To confirm the direct effect of tau on GSK-3β, we incubated purified tau and purified GSK-3β in the test-tube and then measured the acetylation level of GSK-3β. We confirmed that tau could directly acetylate GSK-3β (Figure 2j), while GSK-3β mutation at K15 (Figure 2k) or tau mutation at acetyltransferase activity region (Figure 2l) abolished the acetylation. To verify whether tau plays a dominant role in acetylating GSK-3β K15, we used inhibitors (TPOP146 and L-45) of CBP/P300 and PCAF. Reduction of the acetylated H4 (Ace-H4) confirmed the suppression of CBP/P300 and PCAF activity by TPOP146⁴⁵ or L-45.⁴⁶ However, inhibiting CBP/P300 only slightly decreased the acetylation level of K15-GSK-3β by tau (Figure 2m–o), which suggests a predominant role of tau in acetylating GSK-3β K15. We also observed that expressing pseudo-phosphorylated tau (Tau^S199E) further increased K15-acetylation compared with wild type tau (Figure 2p,q).

These data together demonstrate that tau can directly and dominantly acetylate GSK-3β at K15 and thus upregulate the kinase both in vitro and in vivo, and tau phosphorylation enhances its acetyltransferase activity toward GSK-3β.

GSK-3β K15-acetylation increases its kinase activity with inhibited ubiquitination and proteolysis

Phosphorylation of GSK-3β at serine 9 (pS9) inhibits the kinase, while at tyrosine 216 (pY216) activates the kinase.^47,48 To explore the effect of tau-induced GSK-3β acetylation on its activity, we mutated K15 to glutamine (Q) to mimic the lysine acetylation (GSK-3β^K15Q). We observed that expressing GSK-3β^K15Q significantly increased pY216-GSK-3β and decreased pS9-GSK-3β in N2a cells and in mouse hippocampal CA1 (Figure 3a–d), suggesting the kinase activation by tau-induced acetylation.
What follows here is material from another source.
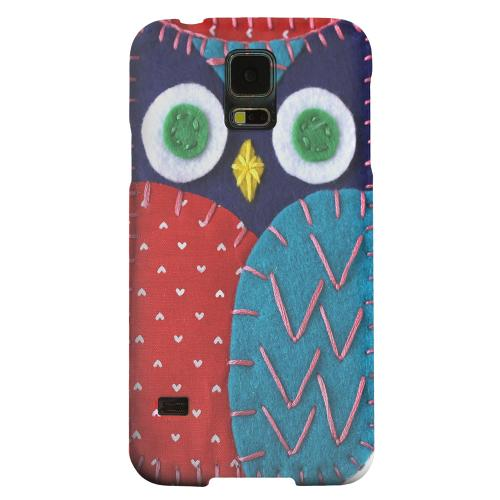 Geeks Designer Line (GDL) Samsung Galaxy S5 Matte Hard Back Cover - Dark Blue/ Red Owl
To confirm the role of GSK-3β K15-acetylation on its kinase activity, we generated a GSK-3β KO cell model by using CRISPR/Cas9 (Figure 3e), and then exogenously expressing wild-type GSK-3β (GSK-3β^WT) or GSK-3β^K15Q. We found that expressing GSK-3β^K15Q significantly increased its enzymatic activity (Figure 3eF–G) with inhibited ubiquitination and degradation (Figure 3eH–K) compared with expressing GSK-3β^WT. GSK-3β^K15R (mimic deacetylated GSK-3β) reversed the effect of GSK-3β^K15Q on its kinase activity (Figure S1). These data confirm that GSK-3β K15-acetylation can activate the kinase with the mechanisms involving affecting the activity-dependent phosphorylation and ubiquitination-associated proteolysis of GSK-3β.

Figure 3.

GSK-3β K15-acetylation increases its kinase activity with reduced ubiquitination and proteolysis. (a,b) K15-acetylation increases GSK-3β activity in mice. AAV-GSK-3β^WT or AAV-GSK-3β^K15Q was stereotaxically infused into the hippocampal CA1 of 2-month-old C57 mice for 1 month, and then levels of pS9-GSK-3β (inactive) and pY216-GSK-3β (active) in CA1 were measured by immunofluorescence and normalized to total GSK-3β. (n = 5-6 for each group, one-way ANOVA, *p < 0.05, ***p < 0.001 vs Vec, #p < 0.05, ##p < 0.01 vs 3β^WT, bar = 50 μm). (c,d) Empty-Vector, GFP-GSK-3β WT and GFP-GSK-3β K15Q plasmids were transfected into N2a cells, GSK-3β K15-mimic acetylation increased its kinase activity in N2a cells measured by Western blotting shown by decreased pS9-GSK-3β and increased pY216-GSK-3β (The band shows exogenously expressed GFP fusion protein). (n = 3 for each group, one-way ANOVA, *p < 0.05 vs GSK-3β WT). (e–g) GSK-3β K15-mimic acetylation increased its kinase activity measured by activity assay. GSK-3β was knocked out (KO) by using CRISPR/Cas9 assay and the expression of endogenous GSK-3β was verified by Western blotting (e), and re-expression of GFP-GSK-3β WT or GFP-GSK-3β K15Q plasmid in the KO cell model for 12 h and the exogenously expressed GFP fusion GSK-3β was verified by Western blotting (f) followed by GSK-3β activity assay (g). (n = 5 for each group, one-way ANOVA, ***p < 0.001 vs GSK-3β KO, ###p < 0.001 vs GSK-3β WT). (h,i) GSK-3β K15-mimic acetylation inhibited its ubiquitination. HEK293 cells were co-transfected with HA-ubiquitin and GFP-GSK-3β WT or GFP-GSK-3β K15Q plasmid for 24 h, and then GSK-3β was immunoprecipitated by anti-GFP and blotted by anti-Ub and anti-GSK-3β. (The band shows exogenously expressed GFP fusion protein). (n = 3 for each group, unpaired Student's t-test, **p < 0.01 vs GSK-3β WT). (j,k) GSK-3β K15-mimic acetylation inhibited its degradation. HEK293 cells were transfected with GFP-GSK-3β WT or GFP-GSK-3β K15Q plasmid for 24 h and then treated with cycloheximide (Chx,100 μg/ml) for 12 h or 24 h, and then measured the protein level of GSK-3β by western blotting. (The band shows exogenously expressed GFP fusion protein). (n = 3 for each group, two-way ANOVA, ***p < 0.001 vs GSK-3β WT, ###p < 0.001 vs GSK-3β K15R). Data were presented as mean ± SEM.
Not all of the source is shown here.